Text extract:

I remember most of my birthdays going back to when I was about four or so. My birthday is the day before the real Memorial Day which is May 30. There was always a lot going on around that holiday that sent all sorts of mixed messages to me. I knew that my birthday was being celebrated by a lot of adults, and therefore, this day must be important. The fact that the whole community was staging a parade to mark the event, obviously of my birth, also contributed to my feeling of importance in the world. Some of the adults even told me that this May 30th parade was just for me. Now that confirmed a lot of foolish notions I held to be true which of course were not. The world’s attention really did not center on me about late May when I was an adorable infant, and therefore, as my mini-reality of an adoring family would influence me to see it.

First of all, there was always birthday cake and ice cream to celebrate the anniversary of my natality. Then there were presents. After I was six or so, I got the gifts that I really wanted. My favorite gifts were: money, lumber, books, money, stamps, coins, nails and screws, money, antique objects, money, and then more money with which to buy good stuff. You have to remember that twenty-five cents, fifty cents, and a dollar was considered pretty big money almost eighty years ago, so, five or ten dollars was a really big deal as a gift.

The question now came, “Was I really now becoming a little crass materialist?” I like to think of myself as a materialist with at least some modicum of taste and a social conscience along with the good old “American Sense” to be appropriately crass just at the right time. As we all know, timing is everything after all. Knowing just when to be appropriately crass is the essence of good taste. Not knowing when to be crass is concomitantly the essence of bad taste. I think that I became a “Collector of all things good” around my fourth birthday on May 29, 1948.

One of the reasons I wanted lumber as a gift was so that I could make things I could not get in any other way like bookcases, cupboards, and benches so that I would have a place to put the treasured things I had collected or received as gifts on my birthday in my favorite month of May when everybody seemed to want to celebrate my birthday with parades, parties, large cakes, gifts, and such.

Once in a while I “screwed up”, and I was told by my very tolerant parents that was O. K., because “screwing-up” was just ''being human''. I guess that I've ''been human'' a lot. And that's not always a bad thing as long as you don’t hurt anybody or yourself in the process. Personal growth should be the result of the aforesaid “screwing-up”, or at least I hope so.

Being human has had its place in the scheme of things, I guess. Up to this point in a pretty long life, I've had 79 years to practice my “being human”. One of these days, I might even get it right. The important thing is to keep trying.

Unlike a lot of people these days of great mobility, I've lived in the same town, Franklin, for my whole life.so far that is. In fact, I've lived in the same house my whole life as well, and since I decided to take it off the market and do some period restoration work, I guess that I’ll be living there a bit longer.

Material for the task:
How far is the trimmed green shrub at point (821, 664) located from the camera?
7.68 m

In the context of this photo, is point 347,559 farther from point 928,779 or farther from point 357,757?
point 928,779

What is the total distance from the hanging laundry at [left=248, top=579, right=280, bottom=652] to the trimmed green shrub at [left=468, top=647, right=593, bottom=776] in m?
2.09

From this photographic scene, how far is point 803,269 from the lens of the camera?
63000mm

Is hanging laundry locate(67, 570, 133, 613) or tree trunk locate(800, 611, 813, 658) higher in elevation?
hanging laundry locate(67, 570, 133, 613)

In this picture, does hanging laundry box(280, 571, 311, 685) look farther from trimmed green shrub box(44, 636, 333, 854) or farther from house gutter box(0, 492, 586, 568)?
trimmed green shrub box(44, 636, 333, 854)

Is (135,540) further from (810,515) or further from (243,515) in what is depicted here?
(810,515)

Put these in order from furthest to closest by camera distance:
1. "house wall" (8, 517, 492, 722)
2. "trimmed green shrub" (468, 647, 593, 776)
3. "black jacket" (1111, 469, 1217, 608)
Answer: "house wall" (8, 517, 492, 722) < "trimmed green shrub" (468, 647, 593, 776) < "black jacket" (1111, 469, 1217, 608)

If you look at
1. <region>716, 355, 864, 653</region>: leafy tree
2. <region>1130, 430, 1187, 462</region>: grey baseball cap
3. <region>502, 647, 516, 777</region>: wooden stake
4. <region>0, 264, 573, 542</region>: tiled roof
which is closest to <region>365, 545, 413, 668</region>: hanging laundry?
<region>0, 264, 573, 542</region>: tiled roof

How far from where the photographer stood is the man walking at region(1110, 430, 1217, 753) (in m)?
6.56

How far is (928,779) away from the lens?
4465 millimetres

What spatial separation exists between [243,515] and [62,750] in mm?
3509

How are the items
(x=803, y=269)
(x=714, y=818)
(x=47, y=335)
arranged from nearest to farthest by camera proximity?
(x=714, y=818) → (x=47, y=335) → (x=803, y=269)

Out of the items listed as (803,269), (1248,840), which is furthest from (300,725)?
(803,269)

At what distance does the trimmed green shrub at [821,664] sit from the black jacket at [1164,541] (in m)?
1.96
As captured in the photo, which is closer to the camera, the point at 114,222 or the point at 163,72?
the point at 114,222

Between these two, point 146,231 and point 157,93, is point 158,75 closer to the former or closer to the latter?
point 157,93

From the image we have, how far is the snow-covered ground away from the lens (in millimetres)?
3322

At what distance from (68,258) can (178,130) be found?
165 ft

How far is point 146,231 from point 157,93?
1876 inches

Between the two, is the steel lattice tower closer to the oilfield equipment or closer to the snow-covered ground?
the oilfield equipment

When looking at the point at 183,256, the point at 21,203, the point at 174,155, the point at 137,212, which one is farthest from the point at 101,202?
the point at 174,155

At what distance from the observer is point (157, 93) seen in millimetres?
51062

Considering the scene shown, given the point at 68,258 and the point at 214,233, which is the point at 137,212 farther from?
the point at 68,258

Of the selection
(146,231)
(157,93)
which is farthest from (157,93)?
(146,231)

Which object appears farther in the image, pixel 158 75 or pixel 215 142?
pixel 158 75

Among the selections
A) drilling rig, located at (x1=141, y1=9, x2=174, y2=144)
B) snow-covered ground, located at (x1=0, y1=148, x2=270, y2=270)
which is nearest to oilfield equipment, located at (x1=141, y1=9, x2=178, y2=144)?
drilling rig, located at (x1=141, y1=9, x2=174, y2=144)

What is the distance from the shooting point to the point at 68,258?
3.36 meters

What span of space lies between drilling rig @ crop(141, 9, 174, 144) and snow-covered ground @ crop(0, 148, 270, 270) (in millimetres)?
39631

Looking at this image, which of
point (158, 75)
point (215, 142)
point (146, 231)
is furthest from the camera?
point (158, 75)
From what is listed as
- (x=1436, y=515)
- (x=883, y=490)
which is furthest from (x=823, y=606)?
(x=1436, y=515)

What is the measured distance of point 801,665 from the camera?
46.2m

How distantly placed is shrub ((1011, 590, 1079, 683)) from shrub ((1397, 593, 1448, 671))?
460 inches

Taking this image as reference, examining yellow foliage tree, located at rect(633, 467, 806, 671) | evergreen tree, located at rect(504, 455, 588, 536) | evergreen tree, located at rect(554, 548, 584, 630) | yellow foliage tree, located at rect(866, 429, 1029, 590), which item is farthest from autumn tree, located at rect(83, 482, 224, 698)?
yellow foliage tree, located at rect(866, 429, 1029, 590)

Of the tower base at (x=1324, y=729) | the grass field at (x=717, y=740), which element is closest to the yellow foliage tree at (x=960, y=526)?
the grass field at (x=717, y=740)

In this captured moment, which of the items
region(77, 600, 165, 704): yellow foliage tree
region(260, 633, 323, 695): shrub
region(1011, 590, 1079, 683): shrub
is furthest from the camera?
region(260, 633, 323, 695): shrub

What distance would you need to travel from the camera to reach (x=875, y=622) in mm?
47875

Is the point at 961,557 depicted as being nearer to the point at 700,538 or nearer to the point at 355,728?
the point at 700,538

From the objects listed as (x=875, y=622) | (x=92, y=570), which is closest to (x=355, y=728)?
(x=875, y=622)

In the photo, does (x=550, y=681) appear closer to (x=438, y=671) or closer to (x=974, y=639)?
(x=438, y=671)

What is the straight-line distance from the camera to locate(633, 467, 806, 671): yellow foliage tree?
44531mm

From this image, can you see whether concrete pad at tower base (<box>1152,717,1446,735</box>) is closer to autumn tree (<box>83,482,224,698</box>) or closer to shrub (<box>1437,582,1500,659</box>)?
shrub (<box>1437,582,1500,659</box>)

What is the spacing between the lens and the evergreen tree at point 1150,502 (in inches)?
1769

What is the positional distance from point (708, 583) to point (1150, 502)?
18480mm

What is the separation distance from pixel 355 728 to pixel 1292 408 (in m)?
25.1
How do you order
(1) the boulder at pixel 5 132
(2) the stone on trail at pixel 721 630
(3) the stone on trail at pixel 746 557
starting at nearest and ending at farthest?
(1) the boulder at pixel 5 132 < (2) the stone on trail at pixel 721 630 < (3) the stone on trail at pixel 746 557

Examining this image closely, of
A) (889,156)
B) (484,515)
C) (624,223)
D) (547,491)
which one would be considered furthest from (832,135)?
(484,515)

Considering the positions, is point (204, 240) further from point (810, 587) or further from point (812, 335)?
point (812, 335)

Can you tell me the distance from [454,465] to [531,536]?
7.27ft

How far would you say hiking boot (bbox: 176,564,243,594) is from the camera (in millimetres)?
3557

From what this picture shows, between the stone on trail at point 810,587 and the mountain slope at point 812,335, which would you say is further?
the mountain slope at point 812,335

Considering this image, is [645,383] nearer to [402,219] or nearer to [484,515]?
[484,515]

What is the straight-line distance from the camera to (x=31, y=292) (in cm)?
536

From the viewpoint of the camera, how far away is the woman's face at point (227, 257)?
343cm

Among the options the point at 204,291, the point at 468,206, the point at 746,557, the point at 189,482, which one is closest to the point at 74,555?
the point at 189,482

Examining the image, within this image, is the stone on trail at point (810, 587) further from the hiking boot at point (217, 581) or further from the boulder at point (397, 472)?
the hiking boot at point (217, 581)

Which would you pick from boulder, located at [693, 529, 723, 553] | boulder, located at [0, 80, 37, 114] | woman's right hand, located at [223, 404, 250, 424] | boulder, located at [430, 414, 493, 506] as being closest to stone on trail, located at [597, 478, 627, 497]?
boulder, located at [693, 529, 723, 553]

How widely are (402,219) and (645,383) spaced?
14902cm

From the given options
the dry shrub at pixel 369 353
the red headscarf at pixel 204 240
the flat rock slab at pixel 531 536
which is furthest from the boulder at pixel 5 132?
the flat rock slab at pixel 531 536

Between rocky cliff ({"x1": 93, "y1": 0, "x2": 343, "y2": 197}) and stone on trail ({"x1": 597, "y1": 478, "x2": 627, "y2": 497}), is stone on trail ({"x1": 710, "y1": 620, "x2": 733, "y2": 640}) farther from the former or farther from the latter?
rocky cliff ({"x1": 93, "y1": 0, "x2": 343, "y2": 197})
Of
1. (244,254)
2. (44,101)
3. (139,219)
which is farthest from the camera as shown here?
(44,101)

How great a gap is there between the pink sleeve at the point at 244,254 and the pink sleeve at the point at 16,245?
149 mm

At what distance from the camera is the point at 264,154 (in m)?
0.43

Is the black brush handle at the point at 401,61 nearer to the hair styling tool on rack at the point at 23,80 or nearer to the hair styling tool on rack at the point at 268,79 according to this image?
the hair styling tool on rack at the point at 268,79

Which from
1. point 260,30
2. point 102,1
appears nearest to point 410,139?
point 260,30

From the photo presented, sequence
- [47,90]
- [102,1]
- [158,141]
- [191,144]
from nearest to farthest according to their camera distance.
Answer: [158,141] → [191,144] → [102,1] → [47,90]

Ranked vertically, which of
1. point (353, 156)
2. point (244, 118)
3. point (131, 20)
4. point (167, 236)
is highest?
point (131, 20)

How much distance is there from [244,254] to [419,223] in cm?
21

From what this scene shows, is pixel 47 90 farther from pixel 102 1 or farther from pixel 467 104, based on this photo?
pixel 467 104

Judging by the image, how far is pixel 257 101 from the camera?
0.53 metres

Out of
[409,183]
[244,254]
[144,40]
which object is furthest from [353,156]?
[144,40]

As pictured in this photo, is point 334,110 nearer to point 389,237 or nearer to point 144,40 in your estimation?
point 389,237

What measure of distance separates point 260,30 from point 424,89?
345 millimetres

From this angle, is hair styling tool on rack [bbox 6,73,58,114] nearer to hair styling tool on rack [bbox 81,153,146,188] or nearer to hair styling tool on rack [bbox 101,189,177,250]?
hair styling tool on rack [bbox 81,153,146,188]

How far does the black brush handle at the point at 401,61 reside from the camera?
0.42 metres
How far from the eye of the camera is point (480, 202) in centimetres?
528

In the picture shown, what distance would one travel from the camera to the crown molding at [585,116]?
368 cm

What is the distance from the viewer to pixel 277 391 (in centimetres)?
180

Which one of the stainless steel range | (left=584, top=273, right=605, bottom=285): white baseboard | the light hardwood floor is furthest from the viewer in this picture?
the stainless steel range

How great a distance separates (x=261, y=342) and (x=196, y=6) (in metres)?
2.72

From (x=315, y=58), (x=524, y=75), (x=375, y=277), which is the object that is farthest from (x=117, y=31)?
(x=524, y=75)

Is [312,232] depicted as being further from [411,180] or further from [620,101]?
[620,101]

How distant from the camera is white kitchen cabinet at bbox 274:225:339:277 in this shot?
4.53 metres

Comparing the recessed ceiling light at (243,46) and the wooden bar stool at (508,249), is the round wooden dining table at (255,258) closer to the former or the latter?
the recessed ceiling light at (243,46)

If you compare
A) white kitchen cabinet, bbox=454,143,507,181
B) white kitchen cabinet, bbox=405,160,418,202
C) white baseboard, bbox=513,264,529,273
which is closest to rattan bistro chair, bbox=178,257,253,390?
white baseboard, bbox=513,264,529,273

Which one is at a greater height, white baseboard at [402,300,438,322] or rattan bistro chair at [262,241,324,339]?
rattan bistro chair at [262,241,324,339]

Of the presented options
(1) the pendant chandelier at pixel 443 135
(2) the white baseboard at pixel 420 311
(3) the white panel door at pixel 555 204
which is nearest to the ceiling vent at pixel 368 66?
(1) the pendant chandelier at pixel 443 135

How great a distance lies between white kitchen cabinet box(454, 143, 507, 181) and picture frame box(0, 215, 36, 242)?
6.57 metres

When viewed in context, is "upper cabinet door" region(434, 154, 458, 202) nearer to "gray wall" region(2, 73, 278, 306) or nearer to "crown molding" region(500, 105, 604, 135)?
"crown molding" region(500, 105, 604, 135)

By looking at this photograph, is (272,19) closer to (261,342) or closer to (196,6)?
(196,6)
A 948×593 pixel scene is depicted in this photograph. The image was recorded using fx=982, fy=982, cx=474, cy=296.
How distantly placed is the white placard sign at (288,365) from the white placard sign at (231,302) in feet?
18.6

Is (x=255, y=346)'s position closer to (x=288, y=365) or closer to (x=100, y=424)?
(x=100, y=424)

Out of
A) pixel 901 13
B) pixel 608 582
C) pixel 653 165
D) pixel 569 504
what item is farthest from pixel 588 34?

To do:
(1) Gather every line of the records that contains the word "according".
(2) Continue the birthday memoir after its final sentence.

Expected responses:
(1)
Is the black brush handle at the point at 401,61 nearer to the hair styling tool on rack at the point at 23,80 or nearer to the hair styling tool on rack at the point at 268,79 according to this image?
from nearest to farthest according to their camera distance.

(2)
Only recently, I had decided that I might move to a larger place. After all as one gets older, one

needs more room for all our life-time gathering of “Stuff’, and consequently, we need to “Up-Size” right? To me, that all seems very logical. I always intended to end my days in my home comfortably surrounded by the souvenirs of a lifetime. The idea of actually moving the mountain of ''Stuff''’ I've collected over the years is now almost unthinkable.

So, when my allotted time is up, I intend to be well-planted here in Franklin in the little family plot in the Ray Memorial Cemetery which is better known as The Union Street Cemetery. I suppose that Memorial Day is just about the time to think about those things. I remember that as a small child my parents and I would visit the grave yards where our ancestors were lovingly interred and placed flowering plants over the ancestors to give the place a park-like appearance. During the ensuing summer season, we would return to water them.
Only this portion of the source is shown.